**Document excerpt:**
Example to calculate age:

SELECT 
    LastName,
    FirstName,
    STRFTIME('%Y-%m-%d', BirthDate) AS [Birthday No Timecode],
    STRFTIME('%Y-%m-%d','now') - STRFTIME('%Y-%m-%d',BirthDate) AS [Age]
FROM employees
ORDER BY Age

Aggregations

Main ones are SUM(), AVG(), MIN(), MAX(), COUNT().

Example:

SELECT
    SUM(Total) AS TotalSales,
    AVG(Total) AS AverageSales,
    ROUND(AVG(Total), 2) AS RoundedAverageSales,
    MAX(Total) AS MaxSale,
    MIN(Total) AS MinSale,
    COUNT(*) AS SalesCount
FROM invoices

The * in COUNT(*) ensures that all values are counted, even records with errors or nulls.

Grouping Aggregates:

SELECT
    BillingCity,
    AVG(Total)
FROM invoices
GROUP BY BillingCity
ORDER BY BillingCity

Run this without GROUP BY and you will see that the response is messed up, i.e. it tries to print the BillingCity which is a multi-line reponse, and also the AVG(Total) which is a single row.

Filtering based on Aggregates with HAVING

WHERE does not work with functions. So if you want to show only rows where AVG exceeds 6, use HAVING:

SELECT
    BillingCity,
    AVG(Total)
FROM invoices
GROUP BY BillingCity
HAVING AVG(Total) > 6
ORDER BY BillingCity

HAVING always comes after the GROUP BY clause.

The WHERE clause tells SQL what data to include in the table. Once the information is filtered and aggregate functions are applied, HAVING acts as a further filter.

Subqueries

Basically, one query inside another.

Example: Find the Average of sales, and find all rows that were below this average. Since we can't use WHERE when you're using an aggregate function, you'd have to make a subquery and embed it in another. Example:

SELECT
    InvoiceDate,
    BillingAddress,
    BillingCity,
    Total
FROM invoices
WHERE Total < 
(select 
    AVG(Total)
from invoices)
ORDER BY Total DESC)

Another example, in a SELECT statement:

SELECT
    BillingCity,
    AVG(Total) AS [City Average],
    (select
        avg(total)
    from
        invoices) AS [Global Average]
FROM invoices
GROUP BY BillingCity
ORDER BY BillingCity

Another, in a WHERE clause, in this case we want to see which sales in 2014 has beaten 2013's highest sale.

SELECT
    InvoiceDate,
    BillingCity,
    Total
FROM
    invoices
WHERE
    InvoiceDate >= '2013-01-01' AND total > 
    (select
        max(Total)
    from invoices
    where InvoiceDate < '2013-01-01')

Here's one where we're interested in 3 invoces. We write a query to extract the dates they were purchased. Then we pipe that into another query and see all sales that happened in those dates.

SELECT
    InvoiceDate,
    BillingAddress,
    BillingCity
FROM invoices
WHERE InvoiceDate IN
    (select InvoiceDate
    from invoices
    where InvoiceId in (251,252,255))

**Excerpted records:**
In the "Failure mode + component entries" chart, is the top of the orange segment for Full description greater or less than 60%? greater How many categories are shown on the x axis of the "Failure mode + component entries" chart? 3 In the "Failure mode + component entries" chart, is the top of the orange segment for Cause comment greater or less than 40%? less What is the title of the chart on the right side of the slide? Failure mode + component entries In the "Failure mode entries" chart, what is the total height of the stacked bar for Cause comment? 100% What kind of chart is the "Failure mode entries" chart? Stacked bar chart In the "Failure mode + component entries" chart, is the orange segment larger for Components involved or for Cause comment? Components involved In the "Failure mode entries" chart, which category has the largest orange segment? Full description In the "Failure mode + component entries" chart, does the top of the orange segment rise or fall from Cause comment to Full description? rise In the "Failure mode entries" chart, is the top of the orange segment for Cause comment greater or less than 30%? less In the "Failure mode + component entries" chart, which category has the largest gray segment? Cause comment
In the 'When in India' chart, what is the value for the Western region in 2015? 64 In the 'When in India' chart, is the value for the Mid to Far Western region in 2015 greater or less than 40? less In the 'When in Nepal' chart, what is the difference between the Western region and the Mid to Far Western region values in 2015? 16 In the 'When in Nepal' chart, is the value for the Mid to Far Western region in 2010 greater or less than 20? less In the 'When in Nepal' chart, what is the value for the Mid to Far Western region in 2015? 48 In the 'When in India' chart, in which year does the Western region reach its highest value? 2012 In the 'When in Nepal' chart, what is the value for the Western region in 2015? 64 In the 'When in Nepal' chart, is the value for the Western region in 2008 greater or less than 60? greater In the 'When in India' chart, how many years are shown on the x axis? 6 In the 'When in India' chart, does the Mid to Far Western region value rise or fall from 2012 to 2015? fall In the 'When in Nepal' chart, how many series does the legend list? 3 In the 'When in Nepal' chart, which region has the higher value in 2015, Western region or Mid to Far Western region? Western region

==

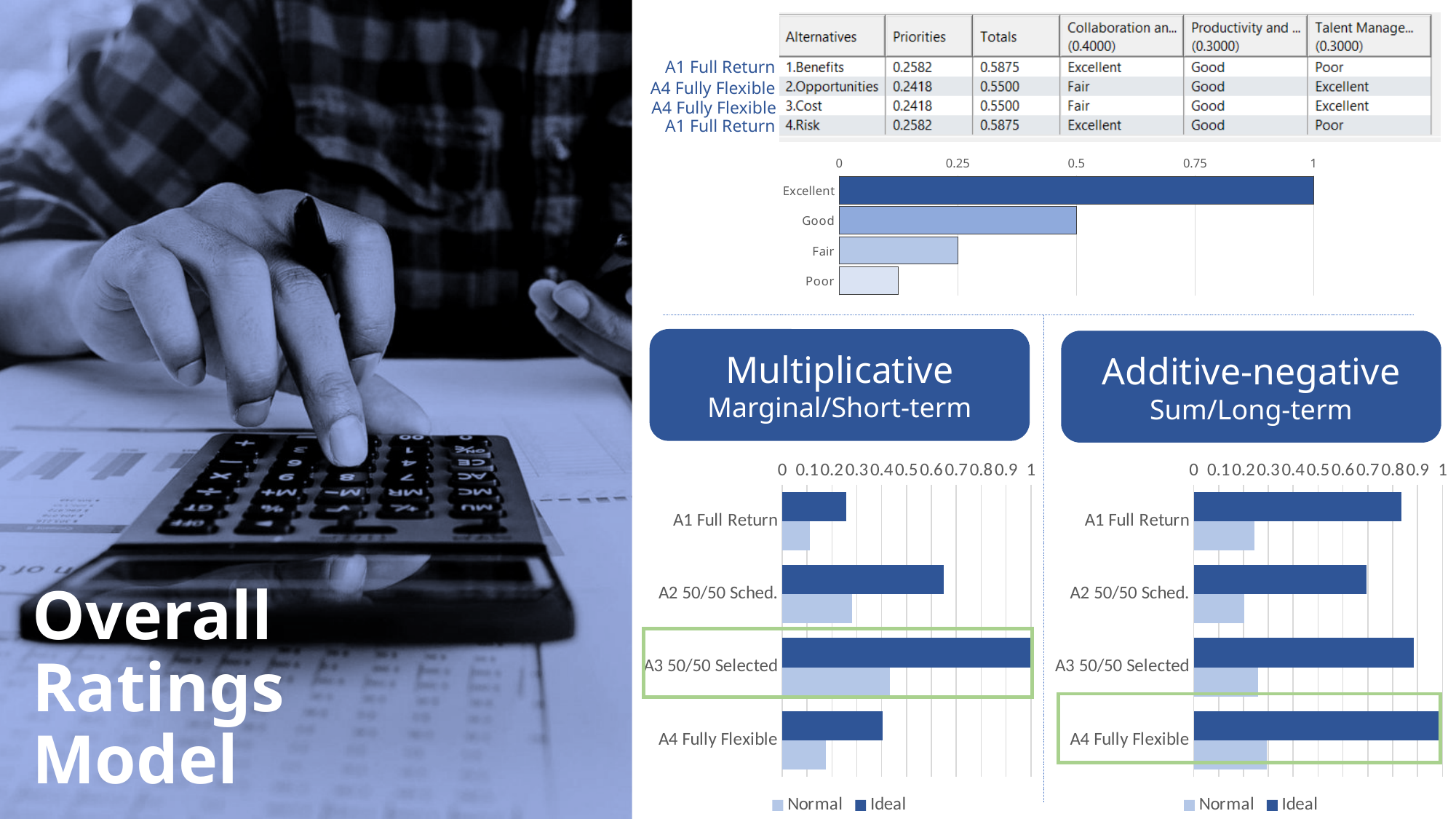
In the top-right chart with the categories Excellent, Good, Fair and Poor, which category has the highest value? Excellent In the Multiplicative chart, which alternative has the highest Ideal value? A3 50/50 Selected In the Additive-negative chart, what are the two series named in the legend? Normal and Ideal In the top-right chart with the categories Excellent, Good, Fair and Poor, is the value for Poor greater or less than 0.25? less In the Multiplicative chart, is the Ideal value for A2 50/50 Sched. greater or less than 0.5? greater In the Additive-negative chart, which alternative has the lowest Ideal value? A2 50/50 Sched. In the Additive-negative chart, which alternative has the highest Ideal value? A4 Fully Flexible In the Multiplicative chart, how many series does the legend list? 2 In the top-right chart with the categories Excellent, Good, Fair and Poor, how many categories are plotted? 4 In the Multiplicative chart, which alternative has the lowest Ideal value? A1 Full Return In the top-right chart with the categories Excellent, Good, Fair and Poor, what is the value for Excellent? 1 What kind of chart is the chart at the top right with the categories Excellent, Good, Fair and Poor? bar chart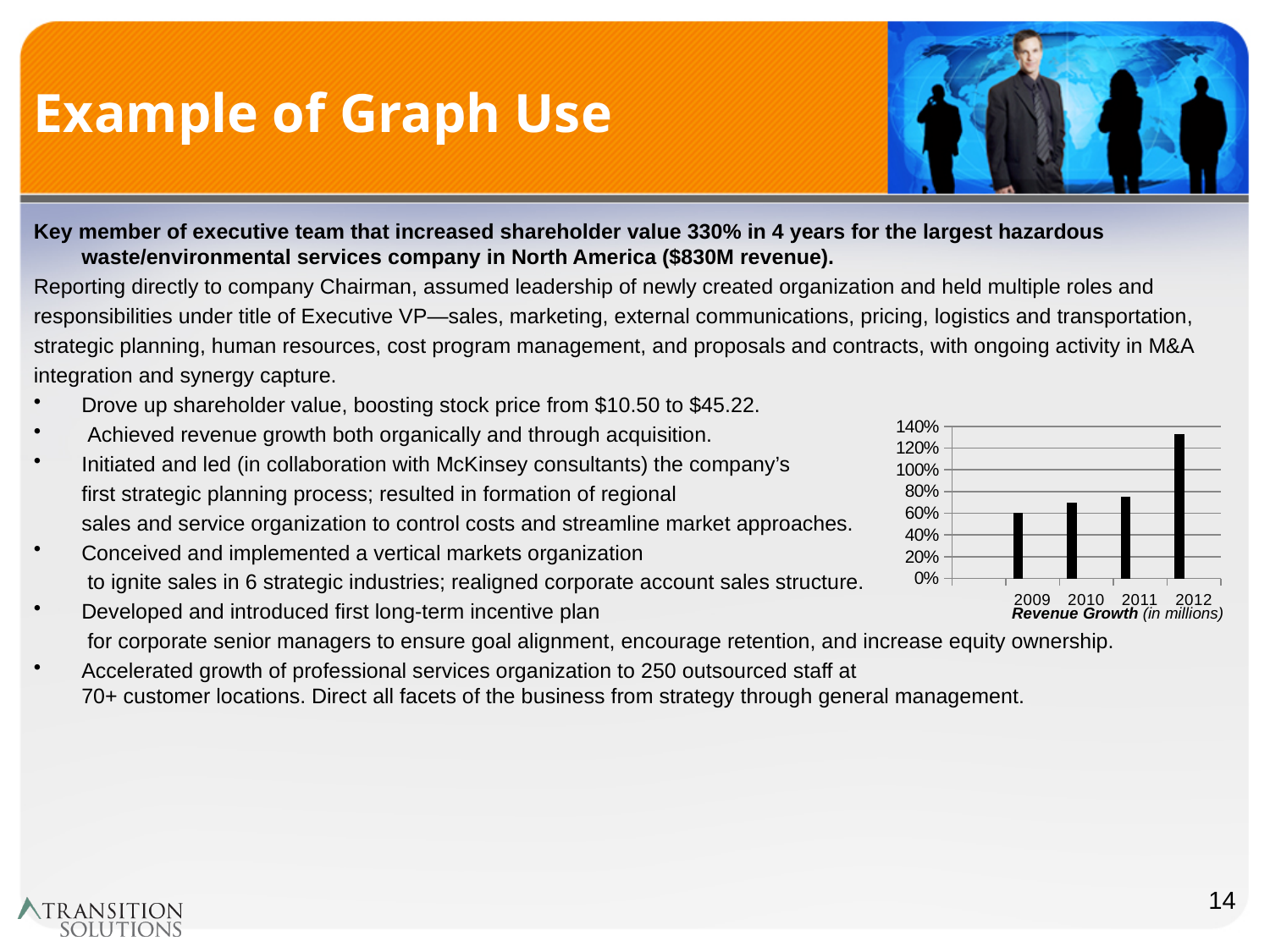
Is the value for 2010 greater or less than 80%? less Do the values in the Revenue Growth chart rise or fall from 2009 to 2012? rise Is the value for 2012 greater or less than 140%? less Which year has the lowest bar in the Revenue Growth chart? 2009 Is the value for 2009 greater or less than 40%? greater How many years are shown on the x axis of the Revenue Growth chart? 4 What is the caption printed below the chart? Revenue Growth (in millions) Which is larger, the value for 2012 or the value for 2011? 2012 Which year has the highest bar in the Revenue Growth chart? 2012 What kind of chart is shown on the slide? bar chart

**What you are asked to do:** Continue the SQL notes on aggregates and subqueries, beginning after their final query, which selects invoices by the dates of three given invoice IDs.

**Answer space:**
DISTINCT

Here we want all tracks that do not appear in invoice_items i.e have never been bought. This is the query:

select Name, composer from tracks where trackid not in
(select DISTINCT TrackId from invoice_items)

Note that without the DISTINCT keyword, we would get a large result with lots of repetitions. So this is the equivalent of doing a set(some_list) in python.

Views

A virtual table that's basically a stored query that can be executed/references by other queries.

Prefix a statement with CREAE VIEW <blah> AS to make one. Example:

CREATE VIEW V_AvgTotal AS
SELECT
    ROUND(AVG(Total), 2) AS [Average Total]
FROM invoices

Naming with a V_ prefix is a good convention to follow.

Another example for a joined query:

CREATE VIEW V_Tracks_InvoiceItems AS
SELECT
    ii.InvoiceId,
    ii.UnitPrice,
    ii.Quantity,
    t.Name,
    t.Composer,
    t.Milliseconds
FROM
    invoice_items ii
INNER JOIN
    tracks t
ON ii.TrackId = t.Trackid

Now you can use this in some other query.

To remove it:

DROP VIEW V_Tracks_InvoiceItems

No data is deleted, just the view is removed.

DML (Data Manipulation Language)

This is about inserting/updating/deleting data. Simplest example:

INSERT INTO artists (Name)
VALUES ('Bob Marley')

Simple UPDATE:

UPDATE employees SET PostalCode = '11202'
WHERE EmployeeId = 9

And DELETE:

DELETE FROM employees WHERE EmployeeId = 9

Cassandra quickstart

I'm actually using ScyllaDB which is compatible with Cassandra.

cqlsh is it's shell.

DESCRIBE keyspaces;
USE <name-of-keyspace>;
DESCRIBE tables;
SELECT * FROM <name-of-table>;

Postgreql quickstart

sudo -i -u postgres
postgresql quickstart
createuser --interactive
createdb ttrssdb
psql
>alter user ttrssuser with encrypted password 'blah';
>grant all privileges on database ttrssdb to ttrssuser;

MySql quick start

mysql> create database habari;
Query OK, 1 row affected (0.02 sec)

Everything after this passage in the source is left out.